Please pull out every line of the listing below that contains the word "shaded".

[[ Data, beginning ]]

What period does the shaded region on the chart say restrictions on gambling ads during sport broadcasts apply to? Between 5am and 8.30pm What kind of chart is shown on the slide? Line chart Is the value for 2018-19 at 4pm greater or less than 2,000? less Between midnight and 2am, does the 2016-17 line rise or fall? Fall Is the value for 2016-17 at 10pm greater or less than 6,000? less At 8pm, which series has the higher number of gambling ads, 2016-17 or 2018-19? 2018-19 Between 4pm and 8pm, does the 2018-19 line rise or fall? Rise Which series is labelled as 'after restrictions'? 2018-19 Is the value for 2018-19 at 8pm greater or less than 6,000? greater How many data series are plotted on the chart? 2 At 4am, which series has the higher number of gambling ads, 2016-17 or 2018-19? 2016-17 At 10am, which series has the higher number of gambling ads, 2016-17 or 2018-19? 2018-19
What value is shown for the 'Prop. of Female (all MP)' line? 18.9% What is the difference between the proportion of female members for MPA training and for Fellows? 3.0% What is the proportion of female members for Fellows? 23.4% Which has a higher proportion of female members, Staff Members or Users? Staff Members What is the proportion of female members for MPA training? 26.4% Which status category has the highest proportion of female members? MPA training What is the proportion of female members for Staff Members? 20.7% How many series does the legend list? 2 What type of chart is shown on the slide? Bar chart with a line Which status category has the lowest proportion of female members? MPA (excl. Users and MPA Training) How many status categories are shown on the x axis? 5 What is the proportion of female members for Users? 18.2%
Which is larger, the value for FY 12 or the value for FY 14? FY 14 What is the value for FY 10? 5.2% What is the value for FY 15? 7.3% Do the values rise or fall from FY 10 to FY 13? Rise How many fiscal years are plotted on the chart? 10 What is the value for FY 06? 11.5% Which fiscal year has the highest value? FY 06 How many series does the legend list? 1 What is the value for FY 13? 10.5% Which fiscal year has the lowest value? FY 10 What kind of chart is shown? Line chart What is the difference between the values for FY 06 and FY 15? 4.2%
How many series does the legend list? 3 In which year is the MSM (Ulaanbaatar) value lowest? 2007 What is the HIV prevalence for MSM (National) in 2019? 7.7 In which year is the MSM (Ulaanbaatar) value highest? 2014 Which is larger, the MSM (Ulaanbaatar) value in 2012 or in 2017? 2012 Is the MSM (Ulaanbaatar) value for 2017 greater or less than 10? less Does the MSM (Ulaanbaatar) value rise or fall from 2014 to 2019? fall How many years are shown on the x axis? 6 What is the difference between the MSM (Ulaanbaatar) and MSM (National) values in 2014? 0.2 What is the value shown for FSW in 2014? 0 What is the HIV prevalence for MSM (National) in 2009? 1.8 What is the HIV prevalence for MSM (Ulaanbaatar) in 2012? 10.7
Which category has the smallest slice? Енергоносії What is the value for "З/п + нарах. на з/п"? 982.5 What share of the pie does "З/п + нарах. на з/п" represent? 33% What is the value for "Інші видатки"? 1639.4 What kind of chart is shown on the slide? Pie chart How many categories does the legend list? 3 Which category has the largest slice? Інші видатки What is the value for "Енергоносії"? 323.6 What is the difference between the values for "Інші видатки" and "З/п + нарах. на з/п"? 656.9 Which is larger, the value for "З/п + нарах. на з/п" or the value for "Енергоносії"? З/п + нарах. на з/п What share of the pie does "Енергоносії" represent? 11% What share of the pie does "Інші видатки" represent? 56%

[[ Data, end ]]

Solution below.
What period does the shaded region on the chart say restrictions on gambling ads during sport broadcasts apply to? Between 5am and 8.30pm What kind of chart is shown on the slide? Line chart Is the value for 2018-19 at 4pm greater or less than 2,000? less Between midnight and 2am, does the 2016-17 line rise or fall? Fall Is the value for 2016-17 at 10pm greater or less than 6,000? less At 8pm, which series has the higher number of gambling ads, 2016-17 or 2018-19? 2018-19 Between 4pm and 8pm, does the 2018-19 line rise or fall? Rise Which series is labelled as 'after restrictions'? 2018-19 Is the value for 2018-19 at 8pm greater or less than 6,000? greater How many data series are plotted on the chart? 2 At 4am, which series has the higher number of gambling ads, 2016-17 or 2018-19? 2016-17 At 10am, which series has the higher number of gambling ads, 2016-17 or 2018-19? 2018-19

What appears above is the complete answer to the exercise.